EXERCISE DESCRIPTION —
Below this line is a listing that includes pictures. Copy exactly, and only, the lines from the one containing "1899 Locomobile - Michel" through the one containing "OtterBox Commuter Series Case for HTC One VX"; the pictures do not go in the copy.

※ ※ ※

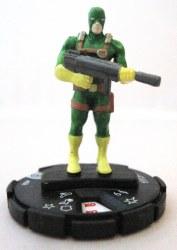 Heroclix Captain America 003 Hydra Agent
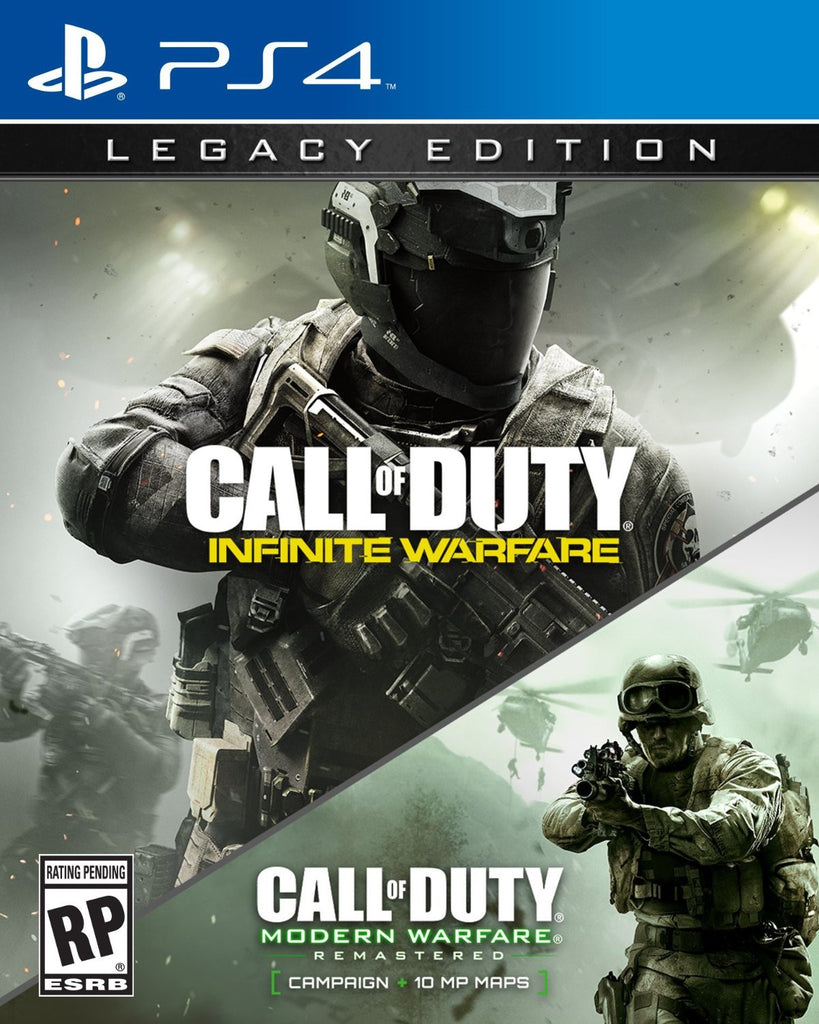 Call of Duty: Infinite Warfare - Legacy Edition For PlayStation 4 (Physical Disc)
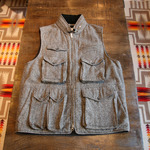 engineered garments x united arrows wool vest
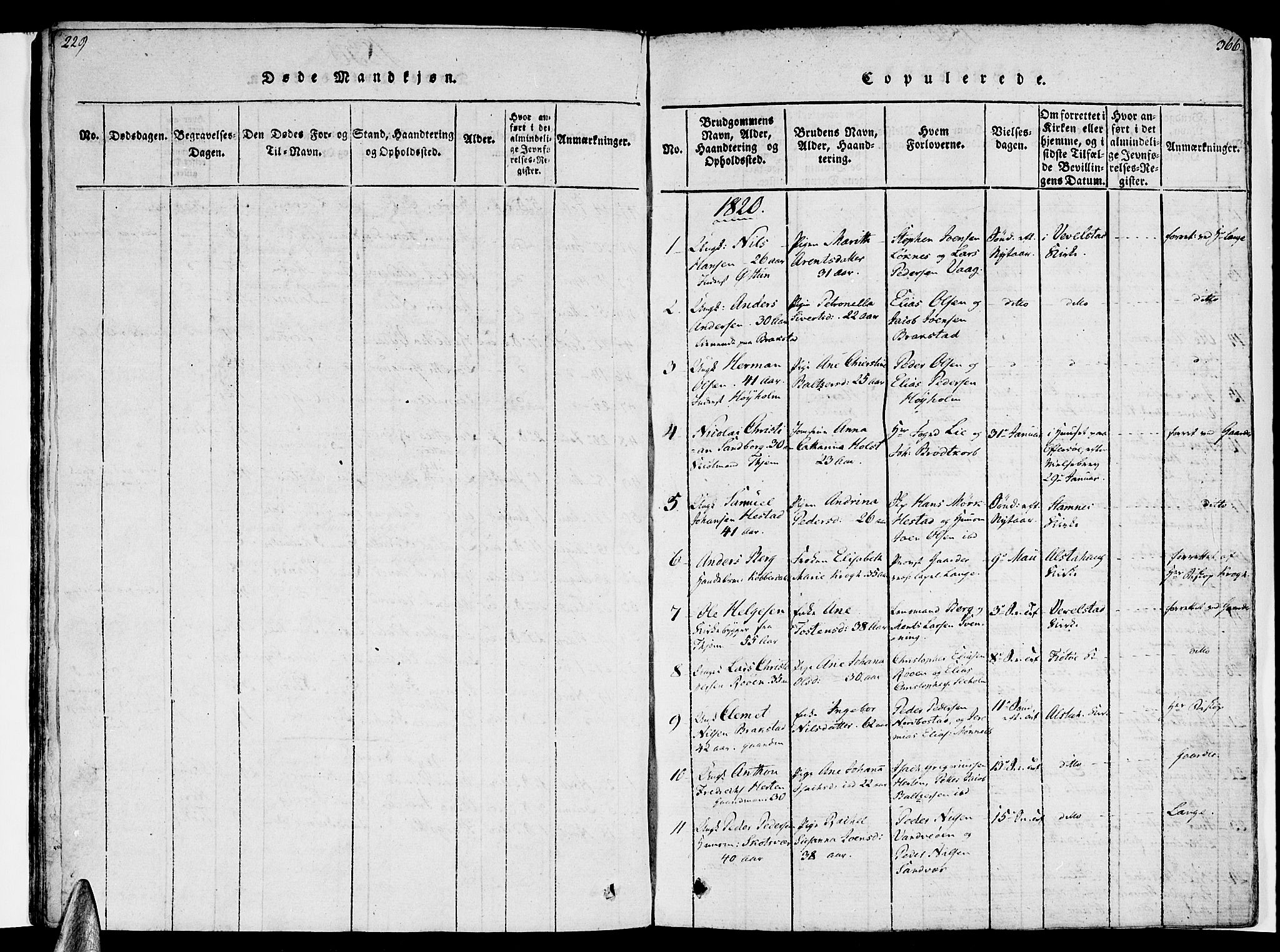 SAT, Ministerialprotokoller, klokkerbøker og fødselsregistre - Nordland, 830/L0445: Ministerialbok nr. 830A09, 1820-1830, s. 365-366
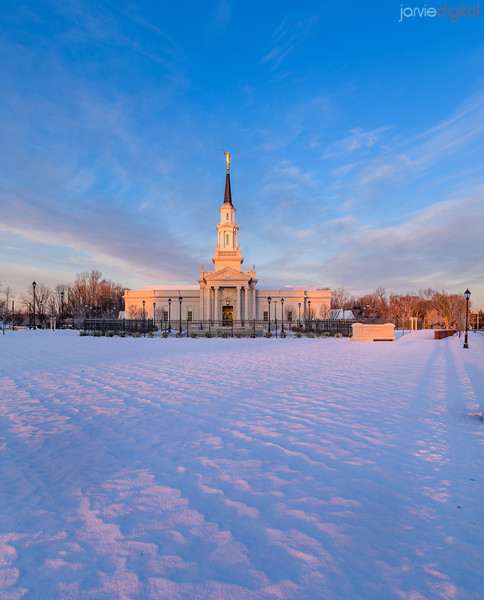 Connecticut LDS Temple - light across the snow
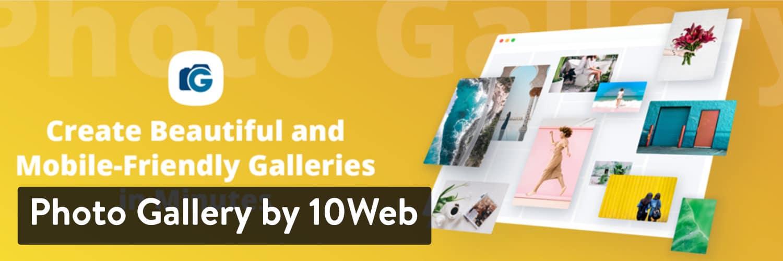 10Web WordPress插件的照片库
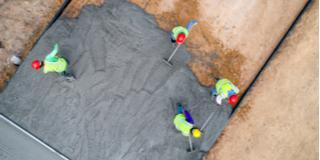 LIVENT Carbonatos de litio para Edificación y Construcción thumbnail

※ ※ ※

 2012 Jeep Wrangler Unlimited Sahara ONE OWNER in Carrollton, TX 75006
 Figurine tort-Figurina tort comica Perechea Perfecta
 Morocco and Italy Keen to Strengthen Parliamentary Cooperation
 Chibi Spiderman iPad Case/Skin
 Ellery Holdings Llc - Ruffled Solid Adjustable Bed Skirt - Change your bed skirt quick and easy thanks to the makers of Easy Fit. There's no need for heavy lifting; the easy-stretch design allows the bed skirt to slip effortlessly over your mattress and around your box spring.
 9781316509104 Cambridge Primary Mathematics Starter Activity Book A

※ ※ ※

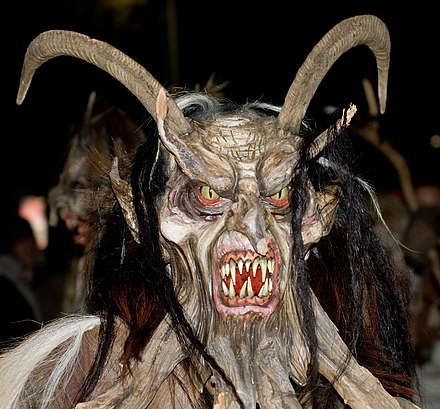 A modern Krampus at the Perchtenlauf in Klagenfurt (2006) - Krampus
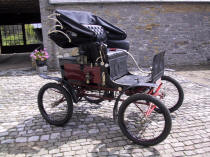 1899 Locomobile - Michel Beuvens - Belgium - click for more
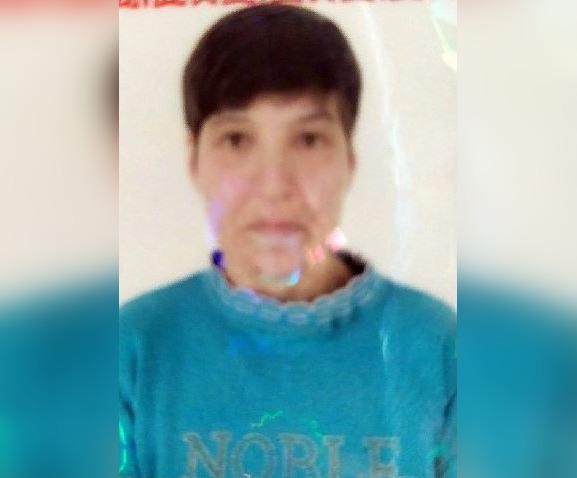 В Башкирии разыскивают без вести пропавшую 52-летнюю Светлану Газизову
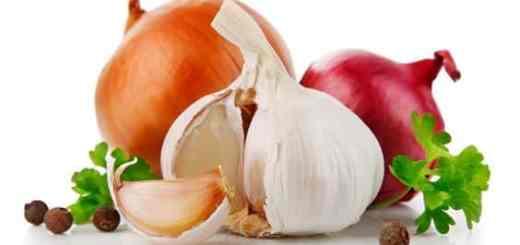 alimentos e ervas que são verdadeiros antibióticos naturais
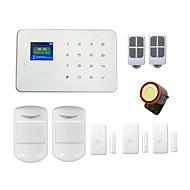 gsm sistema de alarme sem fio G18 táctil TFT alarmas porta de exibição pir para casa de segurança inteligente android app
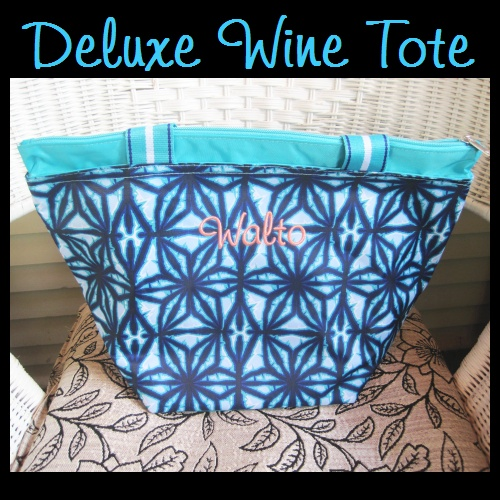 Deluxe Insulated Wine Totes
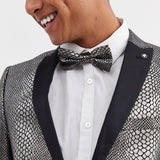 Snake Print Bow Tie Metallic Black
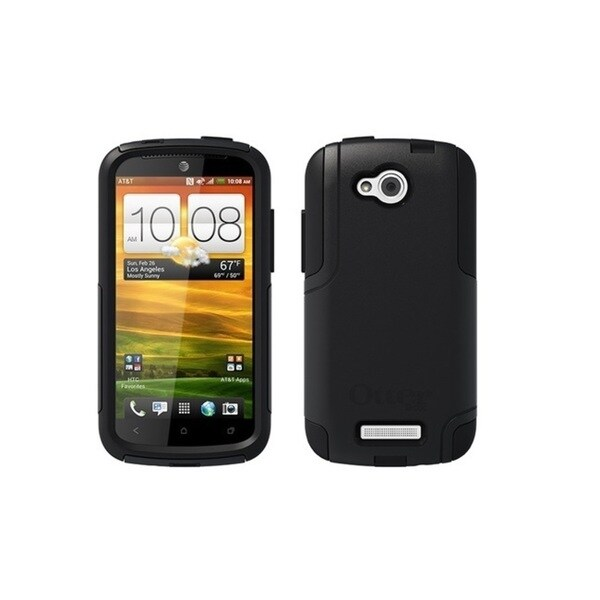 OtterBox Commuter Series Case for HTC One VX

※ ※ ※

TASK SOLUTION —
 1899 Locomobile - Michel Beuvens - Belgium - click for more
 В Башкирии разыскивают без вести пропавшую 52-летнюю Светлану Газизову
 alimentos e ervas que são verdadeiros antibióticos naturais
 gsm sistema de alarme sem fio G18 táctil TFT alarmas porta de exibição pir para casa de segurança inteligente android app
 Deluxe Insulated Wine Totes
 Snake Print Bow Tie Metallic Black
 OtterBox Commuter Series Case for HTC One VX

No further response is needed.